Is this Psalter the same translation as the one in the back of the Trinity Hymnal?


----------



## Edward (Oct 30, 2013)

Not to my recollection. The Readings in the Hymnal are from the NIV (old version). The ones in Psalter are metrical. For example, the 23 Psalm in the Psalter tracks Hymn 85, rather that the treatment found on page 791, as best as I can recall (I have my Hymnal, but not the Psalter handy).


----------



## PointyHaired Calvinist (Oct 30, 2013)

Isn't the Trinity Psalter a words-only version of the Book of Psalms for Singing?


----------



## SRoper (Oct 30, 2013)

Edward is correct (except the Trinity Psalter recommends Crimond, Hymn 87, for Psalm 23). The Trinity Psalter is for singing metrical psalms.


----------



## SRoper (Oct 30, 2013)

PointyHaired Calvinist said:


> Isn't the Trinity Psalter a words-only version of the Book of Psalms for Singing?



No, they are different psalters. The Trinity Psalter borrows from several sources. There is also a music version of the Trinity Psalter available.


----------



## Edward (Oct 30, 2013)

SRoper said:


> Edward is correct (except the Trinity Psalter recommends Crimond, Hymn 87, for Psalm 23).

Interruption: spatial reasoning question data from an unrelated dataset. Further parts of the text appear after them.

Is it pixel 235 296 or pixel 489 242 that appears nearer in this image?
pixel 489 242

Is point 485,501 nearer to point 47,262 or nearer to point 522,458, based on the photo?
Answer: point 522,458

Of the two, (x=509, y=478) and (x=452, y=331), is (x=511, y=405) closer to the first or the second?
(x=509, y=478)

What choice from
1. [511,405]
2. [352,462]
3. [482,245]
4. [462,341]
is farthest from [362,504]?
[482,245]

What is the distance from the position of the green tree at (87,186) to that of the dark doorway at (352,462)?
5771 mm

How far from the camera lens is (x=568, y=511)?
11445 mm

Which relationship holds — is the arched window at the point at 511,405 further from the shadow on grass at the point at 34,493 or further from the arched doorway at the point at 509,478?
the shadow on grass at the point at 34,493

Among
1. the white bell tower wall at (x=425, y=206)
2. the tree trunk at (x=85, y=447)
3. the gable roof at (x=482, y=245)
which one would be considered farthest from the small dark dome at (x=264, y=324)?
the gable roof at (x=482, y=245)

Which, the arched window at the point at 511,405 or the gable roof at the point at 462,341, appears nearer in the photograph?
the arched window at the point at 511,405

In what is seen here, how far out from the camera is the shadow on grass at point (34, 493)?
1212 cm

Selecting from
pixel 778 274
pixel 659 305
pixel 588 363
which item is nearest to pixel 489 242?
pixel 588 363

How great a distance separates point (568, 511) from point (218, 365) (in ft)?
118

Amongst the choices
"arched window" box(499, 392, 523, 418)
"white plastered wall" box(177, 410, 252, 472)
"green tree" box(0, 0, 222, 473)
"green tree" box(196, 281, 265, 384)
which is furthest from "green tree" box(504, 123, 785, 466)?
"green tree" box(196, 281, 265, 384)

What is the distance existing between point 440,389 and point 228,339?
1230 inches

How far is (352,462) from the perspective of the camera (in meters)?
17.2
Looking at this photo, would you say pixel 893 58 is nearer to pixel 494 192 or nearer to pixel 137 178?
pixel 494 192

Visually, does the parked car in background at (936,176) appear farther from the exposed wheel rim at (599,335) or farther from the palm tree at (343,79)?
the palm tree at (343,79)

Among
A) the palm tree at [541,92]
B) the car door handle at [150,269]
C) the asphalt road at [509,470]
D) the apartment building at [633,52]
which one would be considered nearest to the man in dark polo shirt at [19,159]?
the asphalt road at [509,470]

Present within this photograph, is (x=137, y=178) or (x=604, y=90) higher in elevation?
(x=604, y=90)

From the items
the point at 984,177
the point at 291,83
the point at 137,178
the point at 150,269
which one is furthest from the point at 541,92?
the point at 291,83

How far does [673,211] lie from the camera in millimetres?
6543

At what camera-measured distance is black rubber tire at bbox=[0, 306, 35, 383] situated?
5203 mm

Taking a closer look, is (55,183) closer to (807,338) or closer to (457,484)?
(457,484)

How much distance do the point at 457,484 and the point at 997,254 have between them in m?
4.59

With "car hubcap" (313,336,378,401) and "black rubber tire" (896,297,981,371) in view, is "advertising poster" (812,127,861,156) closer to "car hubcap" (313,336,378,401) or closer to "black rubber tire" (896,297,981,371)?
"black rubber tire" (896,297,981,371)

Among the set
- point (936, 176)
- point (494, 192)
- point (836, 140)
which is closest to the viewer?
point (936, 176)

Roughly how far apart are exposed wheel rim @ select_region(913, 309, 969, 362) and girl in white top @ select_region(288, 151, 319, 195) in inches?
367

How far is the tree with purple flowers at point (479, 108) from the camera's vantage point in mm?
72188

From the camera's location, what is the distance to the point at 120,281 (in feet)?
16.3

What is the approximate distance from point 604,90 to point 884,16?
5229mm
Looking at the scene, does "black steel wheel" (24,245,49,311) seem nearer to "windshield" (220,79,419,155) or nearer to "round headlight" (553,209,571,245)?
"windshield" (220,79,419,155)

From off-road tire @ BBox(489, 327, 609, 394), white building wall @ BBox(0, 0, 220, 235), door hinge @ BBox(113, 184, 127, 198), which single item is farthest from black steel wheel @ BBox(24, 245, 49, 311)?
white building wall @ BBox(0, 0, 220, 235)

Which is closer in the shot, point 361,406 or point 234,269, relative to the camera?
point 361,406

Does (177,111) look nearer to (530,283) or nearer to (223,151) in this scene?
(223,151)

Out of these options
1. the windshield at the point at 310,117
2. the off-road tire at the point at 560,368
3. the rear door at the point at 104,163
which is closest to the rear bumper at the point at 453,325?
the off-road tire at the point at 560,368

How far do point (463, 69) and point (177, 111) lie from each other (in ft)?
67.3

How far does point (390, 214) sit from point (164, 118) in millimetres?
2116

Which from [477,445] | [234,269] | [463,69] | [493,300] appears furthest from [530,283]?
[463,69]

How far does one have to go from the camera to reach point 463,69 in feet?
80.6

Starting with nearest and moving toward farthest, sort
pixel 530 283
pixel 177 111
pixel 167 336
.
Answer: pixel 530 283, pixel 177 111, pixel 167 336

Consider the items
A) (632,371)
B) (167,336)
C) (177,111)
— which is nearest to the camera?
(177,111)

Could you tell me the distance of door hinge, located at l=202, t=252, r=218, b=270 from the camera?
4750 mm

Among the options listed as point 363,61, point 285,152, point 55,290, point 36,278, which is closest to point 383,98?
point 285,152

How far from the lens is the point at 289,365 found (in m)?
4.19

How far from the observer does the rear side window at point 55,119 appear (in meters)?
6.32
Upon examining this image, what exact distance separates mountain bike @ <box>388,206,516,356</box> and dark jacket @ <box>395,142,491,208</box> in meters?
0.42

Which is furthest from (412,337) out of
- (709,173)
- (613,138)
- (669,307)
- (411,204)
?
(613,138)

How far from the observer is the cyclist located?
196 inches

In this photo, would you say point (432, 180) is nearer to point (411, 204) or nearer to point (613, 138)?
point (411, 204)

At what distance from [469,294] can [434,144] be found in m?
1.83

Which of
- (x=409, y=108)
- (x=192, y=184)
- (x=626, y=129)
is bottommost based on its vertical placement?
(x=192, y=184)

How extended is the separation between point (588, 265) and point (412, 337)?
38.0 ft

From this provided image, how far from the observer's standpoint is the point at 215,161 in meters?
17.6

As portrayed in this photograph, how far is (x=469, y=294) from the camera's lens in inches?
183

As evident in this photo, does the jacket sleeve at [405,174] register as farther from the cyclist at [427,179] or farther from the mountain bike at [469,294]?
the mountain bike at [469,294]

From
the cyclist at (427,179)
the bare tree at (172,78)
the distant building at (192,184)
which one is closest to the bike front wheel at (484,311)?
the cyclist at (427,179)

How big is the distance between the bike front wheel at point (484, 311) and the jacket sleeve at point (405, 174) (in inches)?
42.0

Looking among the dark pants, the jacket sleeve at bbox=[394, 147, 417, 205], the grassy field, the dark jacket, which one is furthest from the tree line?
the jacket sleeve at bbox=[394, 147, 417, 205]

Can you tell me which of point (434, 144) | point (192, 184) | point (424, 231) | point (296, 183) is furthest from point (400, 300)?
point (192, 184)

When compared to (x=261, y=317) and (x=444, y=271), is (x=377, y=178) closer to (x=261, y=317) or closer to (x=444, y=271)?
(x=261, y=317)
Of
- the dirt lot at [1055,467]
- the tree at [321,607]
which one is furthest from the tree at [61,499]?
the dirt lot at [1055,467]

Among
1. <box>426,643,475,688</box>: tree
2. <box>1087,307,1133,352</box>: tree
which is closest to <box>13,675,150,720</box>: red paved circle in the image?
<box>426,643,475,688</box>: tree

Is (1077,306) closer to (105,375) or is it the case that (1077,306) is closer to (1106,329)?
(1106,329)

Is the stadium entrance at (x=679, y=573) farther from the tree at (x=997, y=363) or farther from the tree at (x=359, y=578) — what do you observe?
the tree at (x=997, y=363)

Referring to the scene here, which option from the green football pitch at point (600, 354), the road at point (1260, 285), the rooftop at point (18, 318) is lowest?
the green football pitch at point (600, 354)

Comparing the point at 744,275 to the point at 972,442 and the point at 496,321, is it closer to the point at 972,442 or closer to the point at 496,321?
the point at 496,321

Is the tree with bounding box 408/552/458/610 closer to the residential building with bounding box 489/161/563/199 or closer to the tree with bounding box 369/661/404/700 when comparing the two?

Aren't the words the same for 85 and 87? I know 86 is different. But I stand corrected as to the tune.


----------



## SRoper (Nov 1, 2013)

Yes, 85 and 87 have the same words. The words in the Trinity Psalter are slightly different.


----------



## Edward (Nov 1, 2013)

SRoper said:


> Yes, 85 and 87 have the same words. The words in the Trinity Psalter are slightly different.



Thanks.


----------